Modality-specific training adaptations – do they lead to a dampened acute inflammatory response to exercise?

While adaptations to a short-term training program can dampen the acute inflammatory response to exercise, less is known about the influence of chronic modality-specific adaptations to training. This study compares the acute inflammatory response to upper- and lower-body interval exercise in individuals chronically trained in these respective modalities. Ninety minutes of interval exercise matched for relative power output on an arm-crank (ARM) and cycle ergometer (LEG) was performed by 8 trained paddlers and 8 trained cyclists. Blood samples were taken pre- and post-exercise. Interleukin-6 (IL-6) concentrations were analysed in plasma, while the expression of intracellular Hsp72 was assessed in monocytes (iHsp72).

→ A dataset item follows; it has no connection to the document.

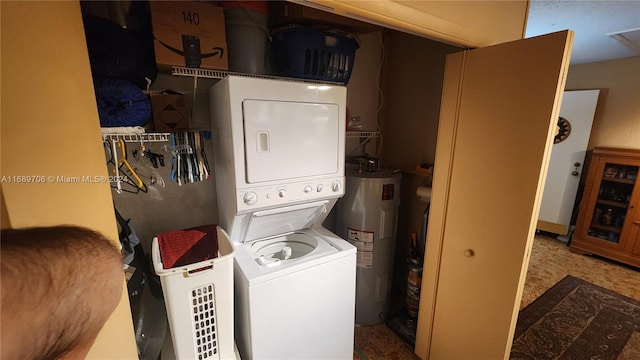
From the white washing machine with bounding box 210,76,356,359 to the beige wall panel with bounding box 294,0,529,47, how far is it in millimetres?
440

Interleukin-6 was increased following both modalities (fold change ARM: 7.23±3.56, p<0.001; LEG: 9.03±4.82 p<0.001), in both groups (cyclists p<0.001; paddlers p<0.001), but the increase was smaller in ARM compared with LEG (Time x Modality p<0.001). ARM induced a smaller iHsp72 response compared with LEG (fold change ARM: 1.07±0.14, p=0.102; LEG: 1.18±0.14, p<0.001, Time x Modality p = 0.039). Following ARM, iHsp72 expression was increased in the cyclists only (fold change cyclists: 1.12±0.11, p=0.018; paddlers: 1.03±0.17, p=0.647), while iHsp72 expression following LEG was increased in both groups (fold change cyclists: 1.14±0.15, p=0.027; paddlers: 1.22±0.13, p< 0.001). Taken together, the acute inflammatory response to lower-body interval exercise was larger compared with work-matched upper-body interval exercise. Moreover, adaptations to upper-body exercise training dampened the iHsp72 response to this modality. Therefore, exercise may be less effective in reducing chronic low-grade inflammation in individuals relying on their upper body, such as wheelchair users.